[QUESTIONS]
**a.** Answer these questions about the class action summary:
(i) On what date was the lawsuit filed?
(ii) Which subsidiary of the defendants allegedly refused to cover hepatitis C treatments?
(iii) According to the suit, how many subsidiaries does Centene have?
**b.** Write out everything in the class action summary from "Class Action: Centene" down to "hepatitis C treatments.".
**c.** Extend the class action summary past its final sentence.
═════ EXTRACT ═════
Class Action: Centene Corp. Subsidiary Only Covers Hep C Cure In Cases of ‘Severe, Irreparable’ Liver Damage
M.D. et al v. Centene Corporation et al
Filed: June 13, 2018 ◆§ 1:18cv22372
Centene Corporation, Inc. and Centene Management Company, LLC are the defendants in a proposed class action lawsuit.
Centene Corporation, Inc. and Centene Management Company, LLC are the defendants in a proposed class action lawsuit filed by three unnamed plaintiffs who allege Celtic Insurance Company, a subsidiary of the defendants, has acted unlawfully in refusing to cover hepatitis C treatments.
The suit explains Centene, with more than 40 subsidiaries, is a major player in the multi-state marketplace for health insurance policies created by the Patient Protection and Affordable Care Act (ACA). In what the lawsuit describes as a scheme to avoid paying for hep C drugs, the defendants have allegedly instructed Celtic Insurance to refuse to pay for supposedly breakthrough treatments that cure hepatitis C unless an insured individual has already suffered “severe, irreparable liver damage.”
═════ SUPPLIED MATERIAL ═════
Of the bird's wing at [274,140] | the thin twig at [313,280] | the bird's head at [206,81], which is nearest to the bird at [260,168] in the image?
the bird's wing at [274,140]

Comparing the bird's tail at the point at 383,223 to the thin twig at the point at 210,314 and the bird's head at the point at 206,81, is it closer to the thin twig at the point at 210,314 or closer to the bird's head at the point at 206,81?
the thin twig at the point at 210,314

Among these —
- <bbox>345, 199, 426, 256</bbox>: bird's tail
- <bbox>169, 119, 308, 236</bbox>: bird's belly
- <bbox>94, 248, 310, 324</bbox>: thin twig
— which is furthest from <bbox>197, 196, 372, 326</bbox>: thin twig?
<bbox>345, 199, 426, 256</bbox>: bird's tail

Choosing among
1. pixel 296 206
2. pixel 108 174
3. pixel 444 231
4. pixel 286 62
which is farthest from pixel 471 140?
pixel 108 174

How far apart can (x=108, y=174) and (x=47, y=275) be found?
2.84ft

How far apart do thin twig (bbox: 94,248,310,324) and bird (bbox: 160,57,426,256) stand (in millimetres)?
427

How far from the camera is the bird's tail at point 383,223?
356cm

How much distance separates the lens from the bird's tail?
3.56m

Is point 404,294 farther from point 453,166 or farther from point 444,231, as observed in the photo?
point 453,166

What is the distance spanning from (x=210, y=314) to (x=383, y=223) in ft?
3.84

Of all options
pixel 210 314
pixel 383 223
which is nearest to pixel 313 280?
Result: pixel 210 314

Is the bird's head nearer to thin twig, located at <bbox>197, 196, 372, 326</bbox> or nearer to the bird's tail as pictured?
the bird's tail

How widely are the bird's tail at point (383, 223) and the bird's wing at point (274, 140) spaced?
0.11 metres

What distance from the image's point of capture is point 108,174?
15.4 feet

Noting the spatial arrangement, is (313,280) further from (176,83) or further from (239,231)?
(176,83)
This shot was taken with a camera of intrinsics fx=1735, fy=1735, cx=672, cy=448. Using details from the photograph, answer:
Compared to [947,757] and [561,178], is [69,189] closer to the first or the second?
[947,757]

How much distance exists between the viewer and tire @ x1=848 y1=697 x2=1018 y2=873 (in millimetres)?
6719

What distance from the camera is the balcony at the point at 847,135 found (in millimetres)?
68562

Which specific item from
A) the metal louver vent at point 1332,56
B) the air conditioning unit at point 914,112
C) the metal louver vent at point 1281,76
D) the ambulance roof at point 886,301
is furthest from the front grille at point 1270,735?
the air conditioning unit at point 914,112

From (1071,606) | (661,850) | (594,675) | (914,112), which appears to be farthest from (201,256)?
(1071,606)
═════
[EXERCISE ANSWERS]
**a.**
(i) June 13, 2018
(ii) Celtic Insurance Company
(iii) More than 40

**b.**
Class Action: Centene Corp. Subsidiary Only Covers Hep C Cure In Cases of ‘Severe, Irreparable’ Liver Damage
M.D. et al v. Centene Corporation et al
Filed: June 13, 2018 ◆§ 1:18cv22372
Centene Corporation, Inc. and Centene Management Company, LLC are the defendants in a proposed class action lawsuit.
Centene Corporation, Inc. and Centene Management Company, LLC are the defendants in a proposed class action lawsuit filed by three unnamed plaintiffs who allege Celtic Insurance Company, a subsidiary of the defendants, has acted unlawfully in refusing to cover hepatitis C treatments.

**c.**
“This conduct constitutes tortious interference with the uniform contractual promise in those health insurance policies to provide coverage, and pay for, medically necessary treatment,” the plaintiffs argue.
No cure existed for hepatitis C until 2014, the lawsuit notes. Before then, afflicted individuals reportedly had to undergo extensive, costly treatments consisting of daily pills and weekly injections coupled with debilitating side effects and no guarantee of a cure. Since October 2014, the case continues, direct-acting antiviral drug (DAA) treatments with cure rates of between 94 and 100 percent with little to no side effects have been on the market and touted by the FDA as a “breakthrough”—pills one need only take for eight to 12 weeks depending on severity.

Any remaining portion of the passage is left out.